18th- and 19th-century business relied heavily upon a variety of natural resources. Once lumber was cut and sent to market, the land was farmed. Tanneries were built near brooks; potteries and brickyards put to use the natural clay in the area; and mills flourished along the Royal River, providing services such as iron-forging and fulling cloth.[3]
Maritime activities were important from the beginning of the third settlement. Almost three hundred vessels were launched by Yarmouth's shipyards in the century between 1790 and 1890.[19]
19th-century Yarmouth
In 1887, a fire started in the dry grass south of Grand Trunk Station by a spark from a passing train. Fanned by a strong wind, it spread rapidly into the woods and up over the ledge. Two hundred acres were burned, and the fire was only stopped because it reached the waters of Broad Cove.[5]
Yarmouth's "town system"[5] went into effect in April 1889. Three of the former districts were discontinued because they were small and had dilapidated buildings. These were Princes Point, Greely Road and the Sweetser district – the last of which was on the Sodom Road (now Granite Street) and the Freeport line.[5]

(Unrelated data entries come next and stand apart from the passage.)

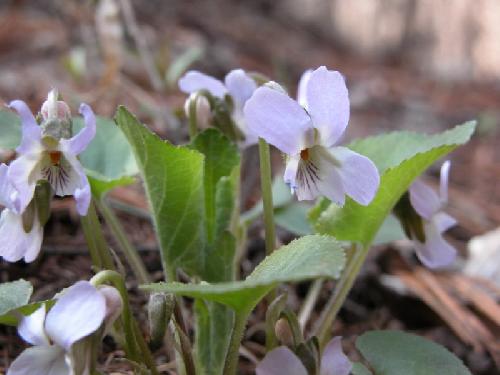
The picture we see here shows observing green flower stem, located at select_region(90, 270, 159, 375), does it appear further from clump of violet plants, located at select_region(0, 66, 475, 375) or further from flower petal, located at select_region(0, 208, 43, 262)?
flower petal, located at select_region(0, 208, 43, 262)

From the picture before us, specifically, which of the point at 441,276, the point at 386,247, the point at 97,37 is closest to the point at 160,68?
the point at 97,37

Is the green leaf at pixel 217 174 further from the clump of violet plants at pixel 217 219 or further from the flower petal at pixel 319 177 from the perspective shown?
the flower petal at pixel 319 177

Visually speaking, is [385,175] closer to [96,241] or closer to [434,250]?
[434,250]

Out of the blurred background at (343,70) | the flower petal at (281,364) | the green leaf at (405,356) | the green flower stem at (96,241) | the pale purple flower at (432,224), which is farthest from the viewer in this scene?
the blurred background at (343,70)

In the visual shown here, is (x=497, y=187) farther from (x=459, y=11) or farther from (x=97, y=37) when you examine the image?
(x=459, y=11)

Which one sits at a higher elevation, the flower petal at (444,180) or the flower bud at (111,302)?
the flower petal at (444,180)

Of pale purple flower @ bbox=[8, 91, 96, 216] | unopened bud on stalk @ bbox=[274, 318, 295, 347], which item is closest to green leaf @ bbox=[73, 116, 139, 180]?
pale purple flower @ bbox=[8, 91, 96, 216]

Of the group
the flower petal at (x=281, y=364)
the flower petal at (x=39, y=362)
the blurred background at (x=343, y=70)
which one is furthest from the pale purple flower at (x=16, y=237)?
the flower petal at (x=281, y=364)
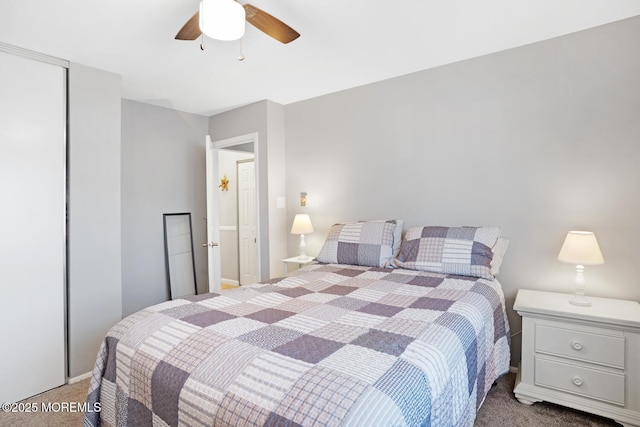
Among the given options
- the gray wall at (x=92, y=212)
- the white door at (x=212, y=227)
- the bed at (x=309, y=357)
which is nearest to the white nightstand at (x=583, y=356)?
the bed at (x=309, y=357)

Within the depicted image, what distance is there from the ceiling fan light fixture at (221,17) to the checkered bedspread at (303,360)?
53.4 inches

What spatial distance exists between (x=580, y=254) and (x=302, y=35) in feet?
7.31

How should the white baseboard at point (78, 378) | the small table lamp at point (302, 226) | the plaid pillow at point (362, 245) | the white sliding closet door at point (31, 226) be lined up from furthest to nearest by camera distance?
the small table lamp at point (302, 226)
the plaid pillow at point (362, 245)
the white baseboard at point (78, 378)
the white sliding closet door at point (31, 226)

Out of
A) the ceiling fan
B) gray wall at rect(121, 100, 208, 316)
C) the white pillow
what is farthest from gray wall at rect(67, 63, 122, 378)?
the white pillow

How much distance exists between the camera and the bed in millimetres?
953

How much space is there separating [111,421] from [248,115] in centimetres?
315

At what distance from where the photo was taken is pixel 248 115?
12.7 ft

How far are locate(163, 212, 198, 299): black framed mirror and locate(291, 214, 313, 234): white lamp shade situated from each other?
4.79 feet

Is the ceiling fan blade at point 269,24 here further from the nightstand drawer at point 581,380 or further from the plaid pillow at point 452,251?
the nightstand drawer at point 581,380

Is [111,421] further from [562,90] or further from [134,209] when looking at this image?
[562,90]

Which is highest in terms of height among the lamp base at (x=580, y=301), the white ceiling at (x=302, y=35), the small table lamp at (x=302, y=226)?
the white ceiling at (x=302, y=35)

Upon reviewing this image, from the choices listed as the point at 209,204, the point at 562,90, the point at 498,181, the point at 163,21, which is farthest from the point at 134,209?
the point at 562,90

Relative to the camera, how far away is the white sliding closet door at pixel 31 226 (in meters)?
2.29

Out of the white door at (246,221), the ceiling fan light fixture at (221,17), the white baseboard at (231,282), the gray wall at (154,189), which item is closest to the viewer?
the ceiling fan light fixture at (221,17)
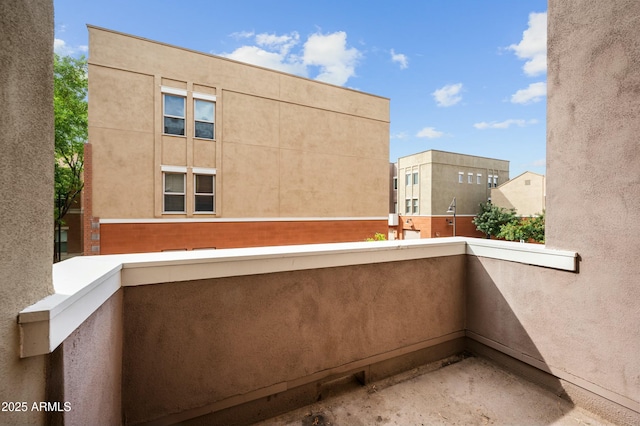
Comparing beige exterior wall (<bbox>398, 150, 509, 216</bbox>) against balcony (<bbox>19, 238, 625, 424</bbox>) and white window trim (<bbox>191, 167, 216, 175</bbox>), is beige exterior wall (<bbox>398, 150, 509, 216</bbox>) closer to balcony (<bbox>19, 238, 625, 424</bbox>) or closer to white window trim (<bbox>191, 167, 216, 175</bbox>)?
white window trim (<bbox>191, 167, 216, 175</bbox>)

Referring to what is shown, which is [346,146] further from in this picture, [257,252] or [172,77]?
[257,252]

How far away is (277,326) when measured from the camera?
2.41 metres

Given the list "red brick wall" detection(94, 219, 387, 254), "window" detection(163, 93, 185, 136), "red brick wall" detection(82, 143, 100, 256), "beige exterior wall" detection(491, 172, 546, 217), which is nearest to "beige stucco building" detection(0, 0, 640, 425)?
"red brick wall" detection(94, 219, 387, 254)

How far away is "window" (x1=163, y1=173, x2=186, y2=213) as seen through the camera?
34.4 feet

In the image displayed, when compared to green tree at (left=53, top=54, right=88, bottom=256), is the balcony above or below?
below

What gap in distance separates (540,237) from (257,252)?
28889 mm

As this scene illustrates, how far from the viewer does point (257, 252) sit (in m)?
2.38

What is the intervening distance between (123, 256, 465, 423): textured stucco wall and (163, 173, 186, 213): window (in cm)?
965

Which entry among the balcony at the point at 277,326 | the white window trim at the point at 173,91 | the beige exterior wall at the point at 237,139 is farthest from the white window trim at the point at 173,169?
the balcony at the point at 277,326

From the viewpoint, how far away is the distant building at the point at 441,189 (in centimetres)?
2762

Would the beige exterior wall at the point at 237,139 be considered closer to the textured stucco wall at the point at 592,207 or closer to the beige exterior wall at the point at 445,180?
the textured stucco wall at the point at 592,207

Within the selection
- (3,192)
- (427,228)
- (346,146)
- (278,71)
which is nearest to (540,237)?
(427,228)

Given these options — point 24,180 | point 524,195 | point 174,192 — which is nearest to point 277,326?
point 24,180

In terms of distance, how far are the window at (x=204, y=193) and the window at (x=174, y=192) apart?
528mm
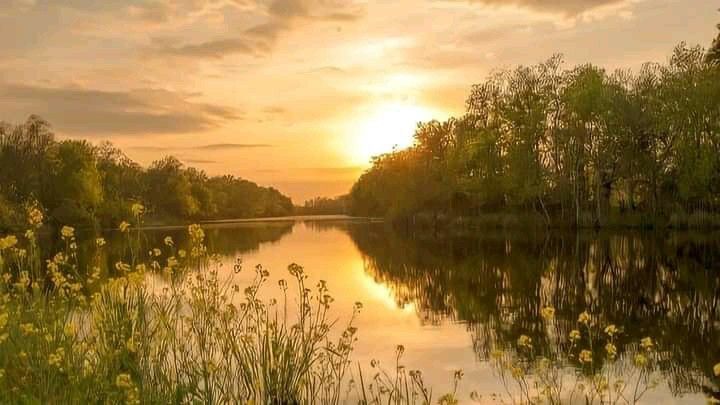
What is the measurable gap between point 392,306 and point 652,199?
148 feet

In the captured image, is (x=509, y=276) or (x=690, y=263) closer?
(x=509, y=276)

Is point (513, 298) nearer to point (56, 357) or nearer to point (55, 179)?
Answer: point (56, 357)

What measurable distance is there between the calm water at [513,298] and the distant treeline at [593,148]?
16.3 m

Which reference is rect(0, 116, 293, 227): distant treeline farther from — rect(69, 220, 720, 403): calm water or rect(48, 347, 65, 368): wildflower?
rect(48, 347, 65, 368): wildflower

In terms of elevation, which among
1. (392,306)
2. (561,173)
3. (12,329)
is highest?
(561,173)

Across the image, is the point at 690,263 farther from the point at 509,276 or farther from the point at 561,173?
the point at 561,173

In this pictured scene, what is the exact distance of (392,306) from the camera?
20562 millimetres

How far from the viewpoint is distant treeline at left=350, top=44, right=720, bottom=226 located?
177ft

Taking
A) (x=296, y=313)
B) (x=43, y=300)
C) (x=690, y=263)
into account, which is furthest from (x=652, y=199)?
(x=43, y=300)

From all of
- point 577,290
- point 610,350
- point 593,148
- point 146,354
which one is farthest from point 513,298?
point 593,148

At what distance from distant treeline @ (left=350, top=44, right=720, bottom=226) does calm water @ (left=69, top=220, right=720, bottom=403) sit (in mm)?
16275

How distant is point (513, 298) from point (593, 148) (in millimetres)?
43344

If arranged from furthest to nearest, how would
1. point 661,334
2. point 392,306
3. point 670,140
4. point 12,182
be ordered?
point 12,182
point 670,140
point 392,306
point 661,334

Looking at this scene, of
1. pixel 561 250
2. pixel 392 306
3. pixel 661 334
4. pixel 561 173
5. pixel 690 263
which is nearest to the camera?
pixel 661 334
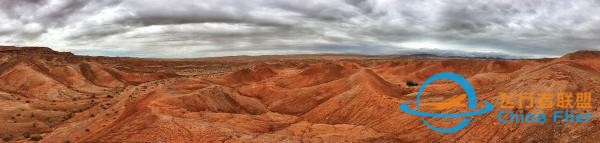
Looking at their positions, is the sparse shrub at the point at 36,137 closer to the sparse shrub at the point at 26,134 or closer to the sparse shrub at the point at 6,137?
the sparse shrub at the point at 26,134

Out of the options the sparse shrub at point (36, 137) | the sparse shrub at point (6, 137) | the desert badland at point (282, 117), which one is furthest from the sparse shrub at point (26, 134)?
the sparse shrub at point (6, 137)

Another, more menacing fire occurred in April 1900, when the corn-canning factory of Asa York caught fire from a spark blown from the stack of the Walker & Cleaves sawmill. A strong southerly breeze carried the sparks directly across the most thickly settled part of town, causing small fires in various places so that over twenty buildings were burning concurrently.[5]
In 1903, the post office established a route around town for the rural free delivery of mail. Hired was Joshua Adams Drinkwater as the town's first letter carrier. Early in the morning he would leave Princes Point, pick up the mail at Lower Falls, and then deliver letters to the northern edge of town, including Sligo and Mountfort Roads. Around noon, he would pick up the afternoon sack for the town's western and coastal farms. Each day, as he passed his farm on Princes Point Road, he would change horses and eat lunch with his wife, Harriet.[20] They had a daughter, Elizabeth.

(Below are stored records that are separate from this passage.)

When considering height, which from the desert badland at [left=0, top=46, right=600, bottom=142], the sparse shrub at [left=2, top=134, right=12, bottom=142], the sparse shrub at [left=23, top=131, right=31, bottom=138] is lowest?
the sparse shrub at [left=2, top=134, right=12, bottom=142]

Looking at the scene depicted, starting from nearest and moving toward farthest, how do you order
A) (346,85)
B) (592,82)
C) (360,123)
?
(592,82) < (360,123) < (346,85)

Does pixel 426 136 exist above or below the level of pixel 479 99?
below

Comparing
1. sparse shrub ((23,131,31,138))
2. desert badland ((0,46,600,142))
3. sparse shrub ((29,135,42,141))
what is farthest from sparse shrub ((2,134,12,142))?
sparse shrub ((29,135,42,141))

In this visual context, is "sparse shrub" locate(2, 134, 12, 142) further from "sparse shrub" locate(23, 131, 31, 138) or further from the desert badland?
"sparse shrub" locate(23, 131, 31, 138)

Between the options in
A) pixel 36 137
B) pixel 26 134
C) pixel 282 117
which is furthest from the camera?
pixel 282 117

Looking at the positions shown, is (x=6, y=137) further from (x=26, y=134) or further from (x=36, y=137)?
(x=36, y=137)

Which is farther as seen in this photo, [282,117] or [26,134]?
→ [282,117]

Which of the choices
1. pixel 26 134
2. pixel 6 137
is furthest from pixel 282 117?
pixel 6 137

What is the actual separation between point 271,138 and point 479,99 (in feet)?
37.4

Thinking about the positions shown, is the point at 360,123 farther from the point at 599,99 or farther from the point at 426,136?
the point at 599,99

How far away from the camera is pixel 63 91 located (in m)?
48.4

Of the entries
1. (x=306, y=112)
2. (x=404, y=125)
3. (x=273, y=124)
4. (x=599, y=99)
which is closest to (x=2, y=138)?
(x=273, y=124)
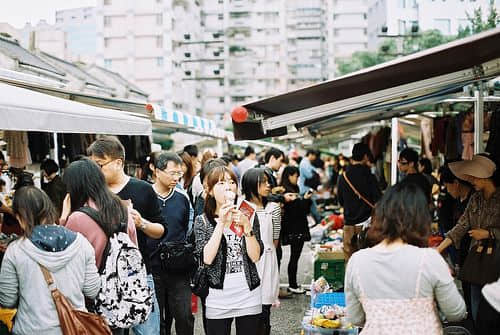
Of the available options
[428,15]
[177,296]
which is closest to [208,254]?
[177,296]

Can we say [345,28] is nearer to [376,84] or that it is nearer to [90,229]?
[376,84]

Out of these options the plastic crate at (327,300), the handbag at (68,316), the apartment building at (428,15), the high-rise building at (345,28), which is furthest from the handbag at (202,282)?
the high-rise building at (345,28)

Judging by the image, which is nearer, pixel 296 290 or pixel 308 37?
pixel 296 290

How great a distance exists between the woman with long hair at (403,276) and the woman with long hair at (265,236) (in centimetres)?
202

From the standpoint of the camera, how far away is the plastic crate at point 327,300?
5264 millimetres

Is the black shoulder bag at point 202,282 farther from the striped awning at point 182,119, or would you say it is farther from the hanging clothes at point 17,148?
the hanging clothes at point 17,148

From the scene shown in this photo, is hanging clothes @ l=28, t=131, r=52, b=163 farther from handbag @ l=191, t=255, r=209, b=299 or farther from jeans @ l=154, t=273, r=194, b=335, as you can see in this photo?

In 1918, the Spanish flu hit town in two waves, resulting in 370 infections and fourteen deaths.[17]
In 1923, town historian William Hutchinson Rowe announced that a history of Yarmouth was in the works. The project took fourteen more years to complete, but it was "so thorough that it is still in print".[19] Rowe died in 1955, eighteen years after its publication, aged about 73.[19]
A Grippe epidemic struck the town in January 1944, with two thousand residents placed into quarantine.[21]
In 1949, Yarmouth celebrated its centenary with a parade.[22]
Rapid growth was experienced again after 1948, when Route 1 was put through the town. Two years later, there were 2,699 inhabitants of the town. Interstate 295 was built through the harbor in 1961 (spanning part of the town known as Grantville[23] across to the land between Route 88 and Old Shipyard Road), and the town grew about 40%, from 4,854 residents in 1970 to 8,300 thirty-five years later.
New millennium
As of the early 21st century, Yarmouth is mostly residential in character, with commercial development scattered throughout the town, particularly along Route 1 and Main Street (State Route 115).